Our Mission

YW Boston is dedicated to eliminating racism, empowering women, and promoting peace, justice, freedom, and dignity for all.

YW Boston is proud to share a mission statement with YWCA USA and all other YWCA affiliates nationwide.

Our Vision

YW Boston is a thought leader on issues at the intersection of race and gender, and helps individuals and institutions create more inclusive environments where women, people of color, and in particular women of color, can succeed.

About YW Boston

As the first YWCA in the nation, YW Boston has been at the forefront of advancing equity for over 150 years. Through our DEI Services—such as InclusionBoston and LeadBoston—as well as our advocacy work and F.Y.R.E. Initiative, we help individuals and organizations change policies, practices, attitudes, and behaviors with a goal of creating more inclusive environments where women, people of color, and especially women of color can succeed.

Our Impact

Within institutions in Boston, there are intersectional systems of oppression, including racism and sexism that everyone plays a part in reinforcing. These systems, through adverse policies, practices, behaviors, and attitudes, have negative impacts on many groups, especially women, people of color, and women of color, which prevent them from inclusion at every level in institutions in Boston— particularly leadership.​  By targeting organizational and systemic change, YW Boston strives to have the following impact:

  • Participating individuals and institutions will change policies, practices, behaviors, and attitudes to be more inclusive;
  • The demographic structure of partner organizations will shift toward greater diversity and inclusion at all levels.

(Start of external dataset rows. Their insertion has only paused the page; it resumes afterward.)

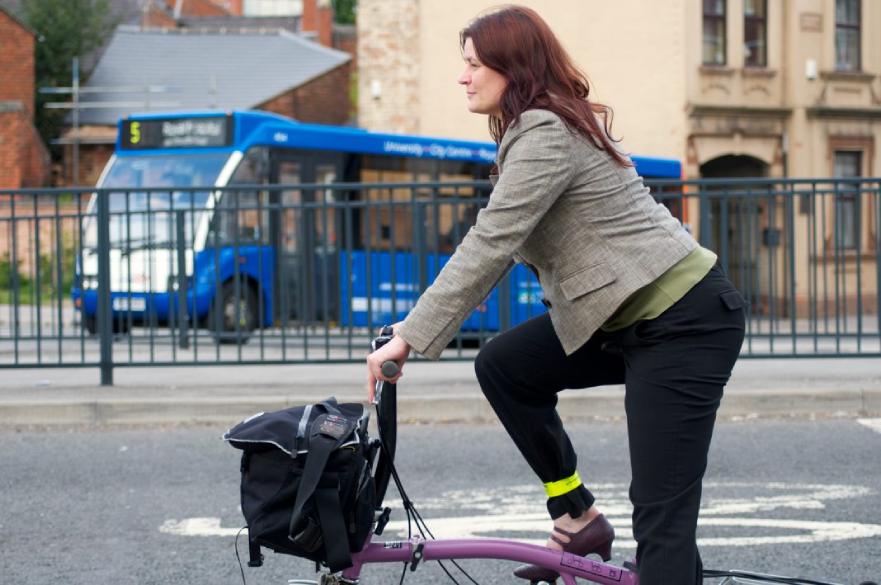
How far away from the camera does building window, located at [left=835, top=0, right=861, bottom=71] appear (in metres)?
27.9

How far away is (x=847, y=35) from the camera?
28062 millimetres

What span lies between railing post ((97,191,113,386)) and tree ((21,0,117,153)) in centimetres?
3680

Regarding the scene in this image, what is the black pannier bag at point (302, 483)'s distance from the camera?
2.93 metres

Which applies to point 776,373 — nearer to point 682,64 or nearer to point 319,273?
point 319,273

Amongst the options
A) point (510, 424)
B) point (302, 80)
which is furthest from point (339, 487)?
point (302, 80)

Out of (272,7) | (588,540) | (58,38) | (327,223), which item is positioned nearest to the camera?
(588,540)

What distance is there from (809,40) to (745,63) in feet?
4.70

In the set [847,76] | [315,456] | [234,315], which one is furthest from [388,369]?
[847,76]

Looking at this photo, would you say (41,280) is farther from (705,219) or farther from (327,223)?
(705,219)

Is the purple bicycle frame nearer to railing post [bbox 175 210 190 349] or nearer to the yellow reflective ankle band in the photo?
the yellow reflective ankle band

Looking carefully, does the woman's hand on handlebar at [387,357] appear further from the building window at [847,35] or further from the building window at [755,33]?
the building window at [847,35]

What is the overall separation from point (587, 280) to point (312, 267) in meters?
7.42

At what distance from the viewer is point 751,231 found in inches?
391

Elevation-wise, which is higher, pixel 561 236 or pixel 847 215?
pixel 847 215
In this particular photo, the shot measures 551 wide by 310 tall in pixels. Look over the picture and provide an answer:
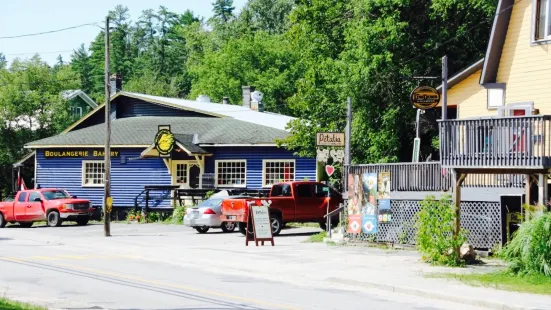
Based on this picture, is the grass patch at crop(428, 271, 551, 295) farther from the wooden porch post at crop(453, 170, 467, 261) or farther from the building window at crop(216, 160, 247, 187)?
the building window at crop(216, 160, 247, 187)

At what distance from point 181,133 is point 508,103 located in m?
→ 21.6

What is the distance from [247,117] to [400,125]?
14.3 metres

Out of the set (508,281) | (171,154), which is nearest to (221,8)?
(171,154)


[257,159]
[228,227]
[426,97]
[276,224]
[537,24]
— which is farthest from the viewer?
[257,159]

As the first YWCA in the nation, we are proud of our history of leadership in the causes of eliminating racism and empowering women.

On March 3, 1866, thirty women met in Boston at the home of civic reformer Pauline Durant to adopt a constitution for the Boston Young Women’s Christian Association. It was the first time in the United States the name – YWCA – was used. Their objective: “The temporal, moral, and religious welfare of young women who are dependent upon their own exertions for support.” What followed was 150 years of YWCA Boston catalyzing unprecedented advances in women’s empowerment and social justice in the city.